Nighttime potty training tips that we found helpful:

  • Eliminate scolding and high pressure when accidents happen. Whenever we would see that she wet the bed again, we would have "the talk." We quickly learned that it only led to more frustration and more bedwetting. A better response was to encourage her that we will try again and she'll get it tomorrow. Though we let her express her emotions, she remained positive and let her know we're still proud of her.
  • Try pull-ups at night time only. This method is helpful when pairing with daytime underwear. We likely to layer underwear and pull-ups together to give her a sense of being a "big girl" without having a mess to clean up in the morning if she had an accident through the night. Pull ups eliminated the night-time wake up call that we didn't find to be useful at all.
  • Applaud and praise when they stay dry. Recognition and rewards helped significantly when she stayed dry.

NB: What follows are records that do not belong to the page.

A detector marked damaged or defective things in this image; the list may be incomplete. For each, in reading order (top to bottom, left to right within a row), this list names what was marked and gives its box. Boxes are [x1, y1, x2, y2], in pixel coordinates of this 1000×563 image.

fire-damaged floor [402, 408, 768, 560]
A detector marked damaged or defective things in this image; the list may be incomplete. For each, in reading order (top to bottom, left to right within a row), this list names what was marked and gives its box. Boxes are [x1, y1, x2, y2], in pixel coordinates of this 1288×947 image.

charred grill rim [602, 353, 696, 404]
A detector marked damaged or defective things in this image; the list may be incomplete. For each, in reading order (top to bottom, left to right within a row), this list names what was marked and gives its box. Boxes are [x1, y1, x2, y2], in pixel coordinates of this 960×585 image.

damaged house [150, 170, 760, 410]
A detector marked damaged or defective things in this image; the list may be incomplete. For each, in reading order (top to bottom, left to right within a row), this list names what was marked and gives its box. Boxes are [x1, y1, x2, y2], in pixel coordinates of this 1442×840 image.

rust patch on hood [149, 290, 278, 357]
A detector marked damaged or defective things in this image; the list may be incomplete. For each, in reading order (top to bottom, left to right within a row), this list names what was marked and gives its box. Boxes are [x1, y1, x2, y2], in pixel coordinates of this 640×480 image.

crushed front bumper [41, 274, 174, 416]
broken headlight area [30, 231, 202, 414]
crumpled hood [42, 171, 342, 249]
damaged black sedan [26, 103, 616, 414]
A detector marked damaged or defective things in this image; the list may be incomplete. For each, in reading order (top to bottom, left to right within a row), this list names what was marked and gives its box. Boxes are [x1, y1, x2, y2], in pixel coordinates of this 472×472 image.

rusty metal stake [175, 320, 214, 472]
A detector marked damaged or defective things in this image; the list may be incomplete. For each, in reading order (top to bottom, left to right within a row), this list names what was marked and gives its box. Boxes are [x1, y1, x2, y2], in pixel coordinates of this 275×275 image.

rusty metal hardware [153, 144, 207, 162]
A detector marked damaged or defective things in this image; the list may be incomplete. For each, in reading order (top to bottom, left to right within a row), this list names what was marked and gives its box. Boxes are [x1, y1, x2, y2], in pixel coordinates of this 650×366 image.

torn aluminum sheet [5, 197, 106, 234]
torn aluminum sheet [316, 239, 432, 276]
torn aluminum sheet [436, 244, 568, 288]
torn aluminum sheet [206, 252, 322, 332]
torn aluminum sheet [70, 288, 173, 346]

Positive affirmations allowed her to get excited when she would stay dry and know that we were in full support of her journey with her. One thing to keep in mind is that, even though we applauded her for staying dry, we avoided scolding and adding pressure on days she didn't. No amount of scolding can make her stay dry and we understood that.
  • Monitor liquid intake and use the potty frequently leading up to bedtime. This method is cause and effect. We noticed the more she drank, the more she would have to go to the potty. We practiced limiting liquids so that we could identify when she felt like her bladder was full and followed a similar potty schedule.
  • Monitor their sleeping schedule. Every so often, we would peek into our daughter's room to see if she was still dry. This gave us a gauge on how long she could sleep through the night before she would need to wake and release. I can honestly say that no amount of pull-ups, midnight wake up calls, or extra daytime potty breaks helped us see a break in accidents. Experts suggest that children can hold their bladder between 10-12 hours and we realized that monitoring her sleep schedule, at about 10 - 10.5 hours, she had to go.
  • Be patient and wait it out. Nighttime potty training will happen. You just have to be patient and let their body develop on it's own time. Bedwetting at 5 or 6 is not a cause for concern because their bladder is still small and they lack muscle control to stay dry. Don't grow frustrated because one kid may have nighttime training down pact and the other doesn't. Remember everyone develops at their own pace. If you have any cause for concern, please visit your physician or medical professional.

*information in this article is collected by trusted sources, personal experiences and should not be used in lieu of any medical advice.